Exercise description: Would you copy only the lines below, beginning with the one that contains "Of fur trim" and running through the last entry line?
# # # # #
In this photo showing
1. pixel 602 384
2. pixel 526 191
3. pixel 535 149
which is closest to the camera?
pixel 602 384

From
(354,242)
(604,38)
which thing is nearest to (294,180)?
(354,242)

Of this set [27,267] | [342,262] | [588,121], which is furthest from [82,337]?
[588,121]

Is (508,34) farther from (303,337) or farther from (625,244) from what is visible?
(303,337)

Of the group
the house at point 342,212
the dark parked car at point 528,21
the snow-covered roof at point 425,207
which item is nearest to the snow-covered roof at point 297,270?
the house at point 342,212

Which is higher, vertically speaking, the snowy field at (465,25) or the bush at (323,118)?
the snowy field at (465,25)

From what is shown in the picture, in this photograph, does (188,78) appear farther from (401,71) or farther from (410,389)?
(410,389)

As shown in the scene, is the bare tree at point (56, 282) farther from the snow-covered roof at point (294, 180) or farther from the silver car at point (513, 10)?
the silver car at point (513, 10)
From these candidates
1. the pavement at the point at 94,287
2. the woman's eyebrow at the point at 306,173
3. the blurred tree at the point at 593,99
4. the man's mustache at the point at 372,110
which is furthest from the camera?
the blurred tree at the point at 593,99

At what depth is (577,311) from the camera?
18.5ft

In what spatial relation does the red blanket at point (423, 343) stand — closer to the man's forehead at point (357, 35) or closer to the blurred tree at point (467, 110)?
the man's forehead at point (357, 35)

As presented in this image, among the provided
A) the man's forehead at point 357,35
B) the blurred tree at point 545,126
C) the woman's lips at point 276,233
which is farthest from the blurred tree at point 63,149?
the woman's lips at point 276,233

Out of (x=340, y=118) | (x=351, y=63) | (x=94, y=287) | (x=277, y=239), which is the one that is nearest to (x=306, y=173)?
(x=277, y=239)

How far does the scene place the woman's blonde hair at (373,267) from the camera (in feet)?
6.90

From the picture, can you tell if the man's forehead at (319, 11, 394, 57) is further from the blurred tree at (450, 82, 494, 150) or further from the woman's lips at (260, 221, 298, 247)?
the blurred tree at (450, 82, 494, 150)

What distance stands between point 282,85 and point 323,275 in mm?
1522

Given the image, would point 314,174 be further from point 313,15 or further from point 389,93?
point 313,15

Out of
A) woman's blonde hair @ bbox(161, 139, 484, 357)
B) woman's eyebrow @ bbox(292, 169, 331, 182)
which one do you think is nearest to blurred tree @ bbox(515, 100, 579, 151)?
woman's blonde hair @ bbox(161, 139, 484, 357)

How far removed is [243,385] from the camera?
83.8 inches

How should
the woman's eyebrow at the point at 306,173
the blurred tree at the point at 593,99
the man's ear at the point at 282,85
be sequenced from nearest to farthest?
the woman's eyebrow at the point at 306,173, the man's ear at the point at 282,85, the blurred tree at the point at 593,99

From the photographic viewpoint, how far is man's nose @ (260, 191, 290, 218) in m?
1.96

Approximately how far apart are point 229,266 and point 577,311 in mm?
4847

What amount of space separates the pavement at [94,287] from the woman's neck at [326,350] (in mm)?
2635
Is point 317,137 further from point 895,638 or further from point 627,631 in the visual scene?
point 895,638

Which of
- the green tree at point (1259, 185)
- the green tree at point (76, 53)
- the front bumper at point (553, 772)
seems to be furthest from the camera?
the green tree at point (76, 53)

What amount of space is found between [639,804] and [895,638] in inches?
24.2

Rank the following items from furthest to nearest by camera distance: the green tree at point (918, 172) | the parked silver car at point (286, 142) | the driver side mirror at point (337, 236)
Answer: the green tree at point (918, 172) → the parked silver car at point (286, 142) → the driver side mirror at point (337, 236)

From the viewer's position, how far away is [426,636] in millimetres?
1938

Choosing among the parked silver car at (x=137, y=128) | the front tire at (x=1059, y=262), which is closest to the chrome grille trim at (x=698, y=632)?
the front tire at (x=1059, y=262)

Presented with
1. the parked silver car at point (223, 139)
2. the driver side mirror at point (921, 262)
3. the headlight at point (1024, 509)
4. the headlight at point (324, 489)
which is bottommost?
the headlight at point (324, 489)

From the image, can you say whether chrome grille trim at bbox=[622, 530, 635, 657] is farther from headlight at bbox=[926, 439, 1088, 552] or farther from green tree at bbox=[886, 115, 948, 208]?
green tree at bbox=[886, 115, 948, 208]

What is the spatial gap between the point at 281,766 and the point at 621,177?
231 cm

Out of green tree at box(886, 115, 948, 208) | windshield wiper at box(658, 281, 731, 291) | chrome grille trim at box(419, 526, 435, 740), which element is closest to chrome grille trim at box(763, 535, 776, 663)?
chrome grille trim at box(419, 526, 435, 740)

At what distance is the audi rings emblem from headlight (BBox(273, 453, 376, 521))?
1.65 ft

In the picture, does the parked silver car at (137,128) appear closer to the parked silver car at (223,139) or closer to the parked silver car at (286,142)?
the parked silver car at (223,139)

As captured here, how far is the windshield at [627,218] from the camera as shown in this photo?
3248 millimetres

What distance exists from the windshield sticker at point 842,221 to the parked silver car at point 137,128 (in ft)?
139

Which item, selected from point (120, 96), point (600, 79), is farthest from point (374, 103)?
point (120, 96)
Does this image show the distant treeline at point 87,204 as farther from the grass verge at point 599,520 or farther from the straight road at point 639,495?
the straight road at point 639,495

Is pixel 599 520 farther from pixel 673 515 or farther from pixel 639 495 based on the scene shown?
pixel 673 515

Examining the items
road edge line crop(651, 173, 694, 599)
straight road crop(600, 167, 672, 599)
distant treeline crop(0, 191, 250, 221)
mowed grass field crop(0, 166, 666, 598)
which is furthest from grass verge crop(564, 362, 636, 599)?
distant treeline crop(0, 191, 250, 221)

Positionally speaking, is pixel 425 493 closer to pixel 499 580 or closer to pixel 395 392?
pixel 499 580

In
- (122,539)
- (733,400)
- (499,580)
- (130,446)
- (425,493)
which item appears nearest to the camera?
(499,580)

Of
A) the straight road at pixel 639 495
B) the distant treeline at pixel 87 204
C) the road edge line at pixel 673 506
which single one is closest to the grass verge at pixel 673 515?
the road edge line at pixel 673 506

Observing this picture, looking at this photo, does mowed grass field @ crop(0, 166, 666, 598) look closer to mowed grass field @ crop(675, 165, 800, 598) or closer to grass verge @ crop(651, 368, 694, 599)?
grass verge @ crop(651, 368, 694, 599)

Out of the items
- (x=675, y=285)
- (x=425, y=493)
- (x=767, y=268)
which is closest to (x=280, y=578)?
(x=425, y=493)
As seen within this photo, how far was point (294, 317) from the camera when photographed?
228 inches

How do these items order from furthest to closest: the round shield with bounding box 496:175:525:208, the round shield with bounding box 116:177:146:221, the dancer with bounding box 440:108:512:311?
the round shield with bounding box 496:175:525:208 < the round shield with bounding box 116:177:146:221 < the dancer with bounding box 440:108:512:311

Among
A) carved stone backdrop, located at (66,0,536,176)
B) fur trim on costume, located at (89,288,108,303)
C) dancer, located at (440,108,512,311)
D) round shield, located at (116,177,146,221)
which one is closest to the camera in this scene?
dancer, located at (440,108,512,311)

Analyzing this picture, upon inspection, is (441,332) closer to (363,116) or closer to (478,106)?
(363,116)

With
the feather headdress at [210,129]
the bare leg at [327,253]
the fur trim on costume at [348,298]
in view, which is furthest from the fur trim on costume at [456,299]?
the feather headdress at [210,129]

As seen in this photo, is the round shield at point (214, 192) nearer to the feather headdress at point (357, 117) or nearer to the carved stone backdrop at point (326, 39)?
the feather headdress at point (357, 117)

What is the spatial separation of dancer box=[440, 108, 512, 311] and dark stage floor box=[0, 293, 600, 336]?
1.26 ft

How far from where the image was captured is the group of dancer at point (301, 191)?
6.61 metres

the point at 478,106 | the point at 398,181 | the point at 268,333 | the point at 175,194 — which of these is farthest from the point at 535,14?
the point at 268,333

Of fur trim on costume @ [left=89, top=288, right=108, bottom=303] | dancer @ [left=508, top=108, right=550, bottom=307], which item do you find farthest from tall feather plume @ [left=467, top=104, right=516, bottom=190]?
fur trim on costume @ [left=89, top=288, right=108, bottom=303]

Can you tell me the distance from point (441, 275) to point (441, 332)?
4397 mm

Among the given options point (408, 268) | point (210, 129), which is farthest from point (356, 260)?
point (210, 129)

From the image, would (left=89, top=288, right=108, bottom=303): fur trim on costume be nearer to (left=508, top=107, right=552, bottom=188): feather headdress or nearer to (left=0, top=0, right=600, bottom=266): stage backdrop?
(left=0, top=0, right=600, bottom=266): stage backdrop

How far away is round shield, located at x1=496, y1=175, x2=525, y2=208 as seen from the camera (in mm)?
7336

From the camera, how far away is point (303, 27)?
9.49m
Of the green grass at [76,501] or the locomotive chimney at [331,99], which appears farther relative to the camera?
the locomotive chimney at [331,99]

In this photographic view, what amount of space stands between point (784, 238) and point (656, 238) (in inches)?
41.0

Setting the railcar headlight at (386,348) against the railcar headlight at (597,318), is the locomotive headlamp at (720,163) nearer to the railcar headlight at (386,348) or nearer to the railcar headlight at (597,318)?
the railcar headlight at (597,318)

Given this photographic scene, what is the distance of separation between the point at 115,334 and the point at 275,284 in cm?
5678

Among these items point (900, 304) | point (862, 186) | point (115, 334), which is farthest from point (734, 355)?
# # # # #
Exercise result:
Of fur trim on costume @ [left=89, top=288, right=108, bottom=303] | dancer @ [left=508, top=108, right=550, bottom=307], which item do you find farthest from tall feather plume @ [left=467, top=104, right=516, bottom=190]?
fur trim on costume @ [left=89, top=288, right=108, bottom=303]

Can you tell me the distance from point (441, 275) to point (441, 332)?
4397 mm

Among the given options point (408, 268) | point (210, 129), which is farthest from point (356, 260)?
point (210, 129)

From the image, would (left=89, top=288, right=108, bottom=303): fur trim on costume be nearer to (left=508, top=107, right=552, bottom=188): feather headdress or nearer to (left=0, top=0, right=600, bottom=266): stage backdrop?
(left=0, top=0, right=600, bottom=266): stage backdrop

How far away is round shield, located at x1=496, y1=175, x2=525, y2=208 as seen from the camera (in mm)?
7336

From the camera, how far away is point (303, 27)?
9.49m
Of the green grass at [76,501] or the locomotive chimney at [331,99], which appears farther relative to the camera?
the locomotive chimney at [331,99]

In this photographic view, what amount of space stands between point (784, 238) and point (656, 238) (in inches)?
41.0

Setting the railcar headlight at (386,348) against the railcar headlight at (597,318), is the locomotive headlamp at (720,163) nearer to the railcar headlight at (386,348) or nearer to the railcar headlight at (597,318)?
the railcar headlight at (597,318)

Given this photographic scene, what is the distance of separation between the point at 115,334 and the point at 275,284 in cm?
5678

Among these items point (900, 304) | point (862, 186) | point (115, 334), which is farthest from point (734, 355)?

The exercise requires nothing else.